Die entlarvte Lüge vom Heldenleben

Javier Cercas: Der falsche Überlebende. Ein dokumentarischer Roman. S. Fischer Verlag, Frankfurt a.M., 494 S., 24 €

Der Unterschied zwischen Don Qujote alias Alonso Quijano von Cervantes und Enric Marco, der echten Hauptfigur dieses Romans ohne Fiktion von Javier Cercas, ist relativ einfach: Cervantes hat einen Romanhelfen erfunden, das ganz offen gesagt und einen fiktiven Roman geschrieben. Marco hat sich einen Heldenroman ausgedacht und als sein Leben verkauft.
Doch während Don Quijote, der "Ritter von der traurigen Gestalt", die Welt vom Bösen befreien wollte und gegen Windmühlen kämpfte, am Ende die Realität und sich selbst erkennt, depressiv wird und stirbt, zeigte Marco auch mitten im Skandal keine Reue und wurde weder depressiv noch starb er. Vielmehr versuchte er den Autor zu manipulieren: Cercas sollte eine Verteidigung in Romanform für seinen ewigen Nachruhm schreiben. Er versuchte jahrelang, sich vor diesem Buch zu drücken, schon weil er das ahnte und sich nicht korrumpieren lassen wollte, andererseits auch wusste, dass er hier echt vielen Leuten auf die Füße treten würde: allen, die absichtlich oder aus Faulheit und Dummheit aus unterschiedlichen Motiven Marco gefördert, gestützt und von ihm direkt oder indirekt profitiert hatten.

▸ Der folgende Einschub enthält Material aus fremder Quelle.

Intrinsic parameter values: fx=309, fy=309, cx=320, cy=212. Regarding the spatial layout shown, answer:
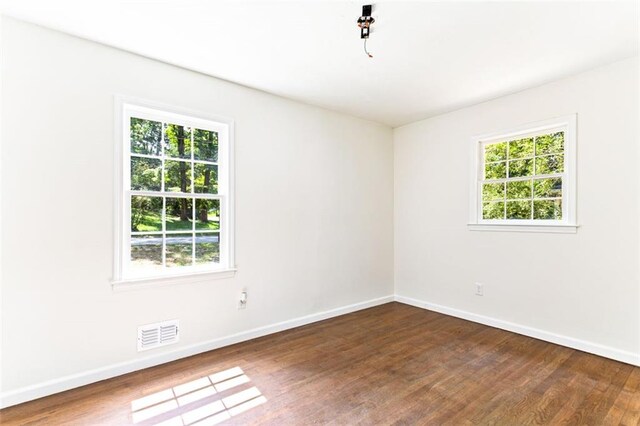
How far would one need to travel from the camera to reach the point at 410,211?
178 inches

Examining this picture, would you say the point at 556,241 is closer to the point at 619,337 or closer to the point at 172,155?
the point at 619,337

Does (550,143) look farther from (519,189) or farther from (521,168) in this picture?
(519,189)

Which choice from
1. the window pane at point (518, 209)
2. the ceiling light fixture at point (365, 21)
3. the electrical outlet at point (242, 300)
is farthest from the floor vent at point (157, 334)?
the window pane at point (518, 209)

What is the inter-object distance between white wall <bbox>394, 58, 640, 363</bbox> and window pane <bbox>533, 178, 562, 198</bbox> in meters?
0.20

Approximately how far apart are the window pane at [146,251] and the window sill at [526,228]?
3454mm

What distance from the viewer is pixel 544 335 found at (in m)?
3.16

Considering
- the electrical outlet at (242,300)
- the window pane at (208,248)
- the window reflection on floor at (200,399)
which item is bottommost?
the window reflection on floor at (200,399)

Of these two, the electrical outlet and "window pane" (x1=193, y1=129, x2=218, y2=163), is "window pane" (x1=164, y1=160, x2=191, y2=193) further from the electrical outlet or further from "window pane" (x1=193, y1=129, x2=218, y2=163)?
the electrical outlet

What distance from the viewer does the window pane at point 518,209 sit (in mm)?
3371

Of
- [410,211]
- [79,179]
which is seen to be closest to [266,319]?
[79,179]

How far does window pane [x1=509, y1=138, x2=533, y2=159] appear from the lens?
3.37 m

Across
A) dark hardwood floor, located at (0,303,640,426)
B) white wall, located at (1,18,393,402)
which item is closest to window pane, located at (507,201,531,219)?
dark hardwood floor, located at (0,303,640,426)

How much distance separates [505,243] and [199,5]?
3.66 meters

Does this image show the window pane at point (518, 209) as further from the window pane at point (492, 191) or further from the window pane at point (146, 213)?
the window pane at point (146, 213)
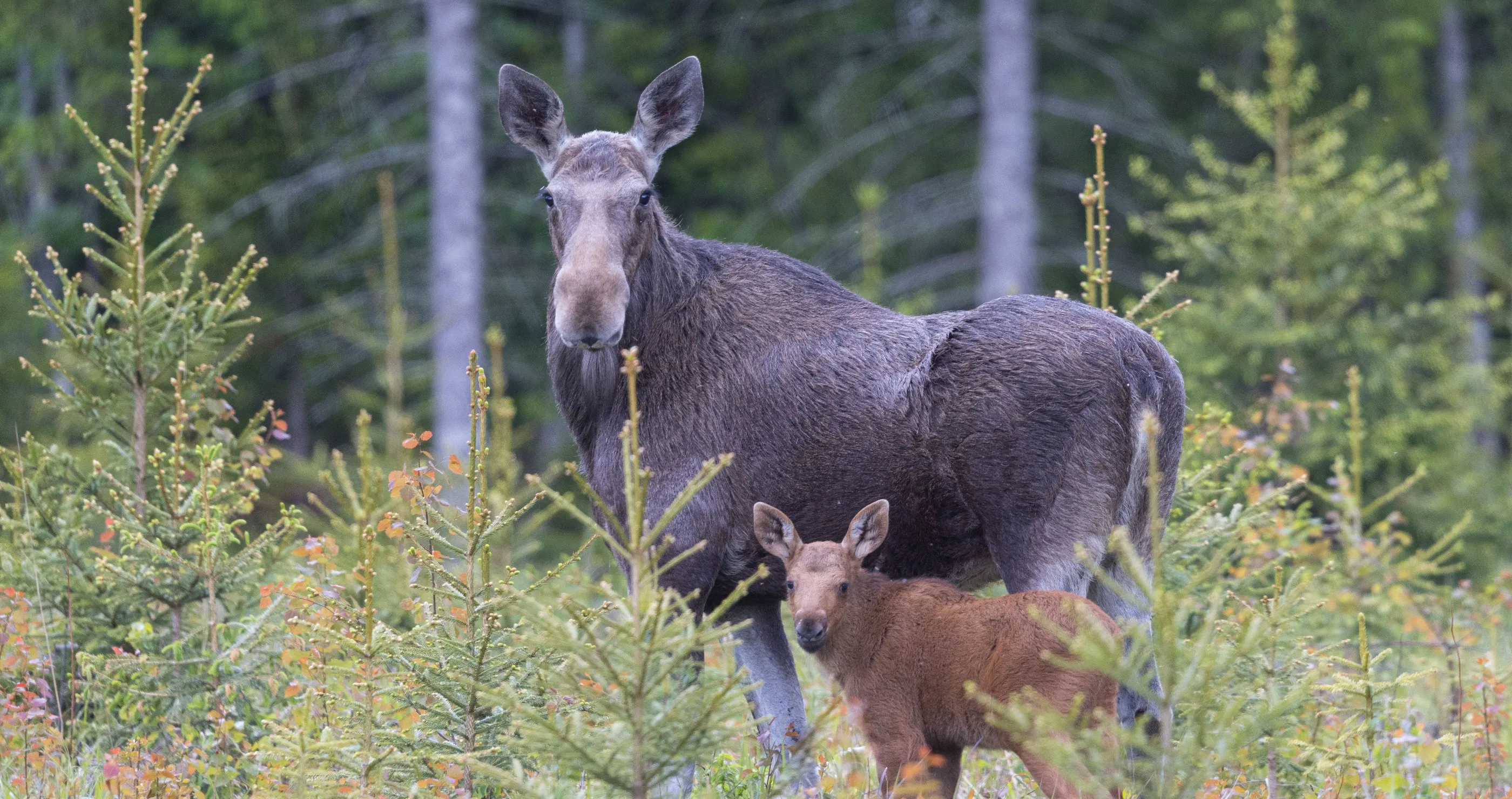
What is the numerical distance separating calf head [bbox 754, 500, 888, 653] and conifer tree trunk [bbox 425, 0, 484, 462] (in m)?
12.3

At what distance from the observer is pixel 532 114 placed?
21.4 ft

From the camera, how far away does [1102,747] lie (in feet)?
13.4

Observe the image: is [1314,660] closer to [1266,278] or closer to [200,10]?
[1266,278]

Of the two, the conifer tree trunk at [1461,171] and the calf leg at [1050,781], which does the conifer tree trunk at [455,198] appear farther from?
the conifer tree trunk at [1461,171]

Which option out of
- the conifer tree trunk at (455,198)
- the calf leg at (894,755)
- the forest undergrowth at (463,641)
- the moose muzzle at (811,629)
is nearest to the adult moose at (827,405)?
the forest undergrowth at (463,641)

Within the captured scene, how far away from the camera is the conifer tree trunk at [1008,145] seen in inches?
702

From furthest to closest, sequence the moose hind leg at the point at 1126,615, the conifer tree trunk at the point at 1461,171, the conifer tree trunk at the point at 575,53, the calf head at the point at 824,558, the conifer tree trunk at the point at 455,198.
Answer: the conifer tree trunk at the point at 1461,171 → the conifer tree trunk at the point at 575,53 → the conifer tree trunk at the point at 455,198 → the moose hind leg at the point at 1126,615 → the calf head at the point at 824,558

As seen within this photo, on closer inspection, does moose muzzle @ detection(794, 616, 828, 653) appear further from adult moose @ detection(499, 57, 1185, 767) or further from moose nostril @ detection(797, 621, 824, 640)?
adult moose @ detection(499, 57, 1185, 767)

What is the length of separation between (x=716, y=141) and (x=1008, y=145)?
18.9 ft

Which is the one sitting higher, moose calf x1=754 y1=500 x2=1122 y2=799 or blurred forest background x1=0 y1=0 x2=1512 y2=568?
blurred forest background x1=0 y1=0 x2=1512 y2=568

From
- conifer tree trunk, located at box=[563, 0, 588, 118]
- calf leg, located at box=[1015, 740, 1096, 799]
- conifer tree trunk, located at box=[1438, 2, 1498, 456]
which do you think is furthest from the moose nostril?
conifer tree trunk, located at box=[1438, 2, 1498, 456]

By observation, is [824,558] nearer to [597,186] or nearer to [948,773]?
[948,773]

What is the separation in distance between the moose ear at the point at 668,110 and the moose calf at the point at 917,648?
194 centimetres

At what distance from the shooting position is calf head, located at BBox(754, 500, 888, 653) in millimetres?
5402
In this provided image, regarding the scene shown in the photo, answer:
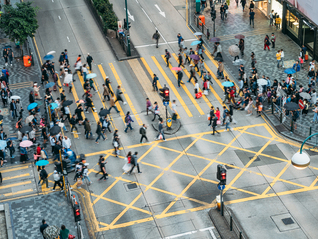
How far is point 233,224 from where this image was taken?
2733cm

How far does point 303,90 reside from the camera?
3775cm

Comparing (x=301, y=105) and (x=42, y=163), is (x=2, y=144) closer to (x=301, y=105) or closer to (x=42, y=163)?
(x=42, y=163)

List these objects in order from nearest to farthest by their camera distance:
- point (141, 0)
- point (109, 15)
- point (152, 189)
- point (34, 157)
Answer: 1. point (152, 189)
2. point (34, 157)
3. point (109, 15)
4. point (141, 0)

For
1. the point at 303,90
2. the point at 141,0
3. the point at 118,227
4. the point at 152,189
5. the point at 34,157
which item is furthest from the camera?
the point at 141,0

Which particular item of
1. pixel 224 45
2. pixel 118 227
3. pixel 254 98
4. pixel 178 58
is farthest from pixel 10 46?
pixel 118 227

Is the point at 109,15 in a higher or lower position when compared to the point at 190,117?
higher

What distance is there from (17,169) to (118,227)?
882 cm

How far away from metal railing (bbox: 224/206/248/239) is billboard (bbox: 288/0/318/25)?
20883 millimetres

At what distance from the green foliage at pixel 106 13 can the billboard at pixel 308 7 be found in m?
16.6

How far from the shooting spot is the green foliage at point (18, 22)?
148 feet

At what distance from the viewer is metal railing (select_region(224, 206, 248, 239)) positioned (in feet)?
87.0

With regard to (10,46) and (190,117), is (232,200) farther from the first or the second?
(10,46)

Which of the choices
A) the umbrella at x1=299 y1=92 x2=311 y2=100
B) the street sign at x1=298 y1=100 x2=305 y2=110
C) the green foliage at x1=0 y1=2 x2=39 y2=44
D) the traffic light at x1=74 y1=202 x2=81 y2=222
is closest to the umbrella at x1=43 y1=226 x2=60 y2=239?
the traffic light at x1=74 y1=202 x2=81 y2=222

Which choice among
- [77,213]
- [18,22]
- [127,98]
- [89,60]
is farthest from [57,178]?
[18,22]
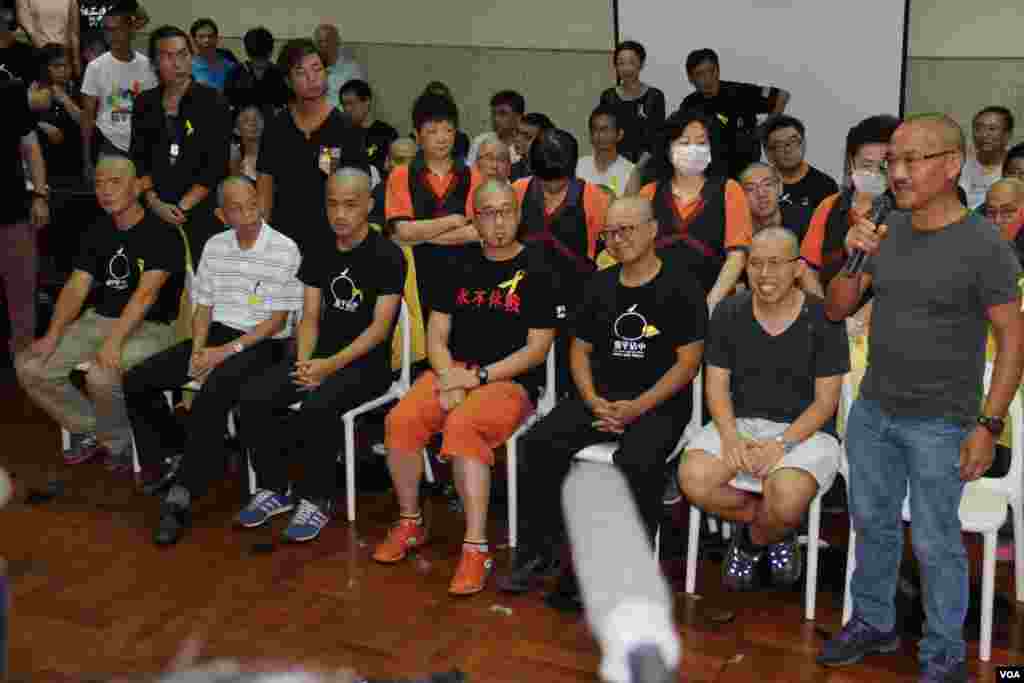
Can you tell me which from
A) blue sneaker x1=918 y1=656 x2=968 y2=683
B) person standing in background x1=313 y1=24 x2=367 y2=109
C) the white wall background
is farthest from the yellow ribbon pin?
person standing in background x1=313 y1=24 x2=367 y2=109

"Der falsche Überlebende" erzählt die Geschichte des Katalanen Enric Marco, der sich mit einer erfundenen Biographie als Held im Bürgerkrieg gegen Franco und im antifaschistischen Untergrund an die Spitze der größten Anarchistengewerkschaft Spaniens mogelte, als Nazigegner und Naziopfer Vorstand einer einflussreichen Elternvertretung sowie Vorsitzender der Vereinigung ehemaliger spanischer KZ-Insassen wurde. Das personifizierte Gewissen seines Landes in der Erinnerungskultur gegen Nationalsozialismus und Faschismus hatte jedoch nie in einem KZ gesessen.
2005, als ein Historiker das Kartenhaus dieses Betrügerlebens mit großem öffentlichen Getöse zum Einsturz brachte, gab es einen weltweiten Skandal. Denn bis dahin hatte Marco Tausende von Vorträgen an Schulen und in Gemeinden gehalten, im In- und Ausland Interviews gegeben und zahllose Artikel geschrieben, weil er "sich auf allen Zeitungsfotos sehen wollte". Das Irre ist ja: Er hat tatsächlich entscheidend zur Bildung eines Bewusstseins über das historische Unrecht des Faschismus und die Verbrechen gegen die Menschlichkeit im Dritten Reich und während der Franco-Diktatur in seinem Land beigetragen. Bloß hat er diese Geschichte als eine eigene ausgegeben. Vielleicht wäre er sogar weitgehend damit durchgekommen, wäre das Thema KZ und Holocaust nicht so heikel - selbst in Spanien.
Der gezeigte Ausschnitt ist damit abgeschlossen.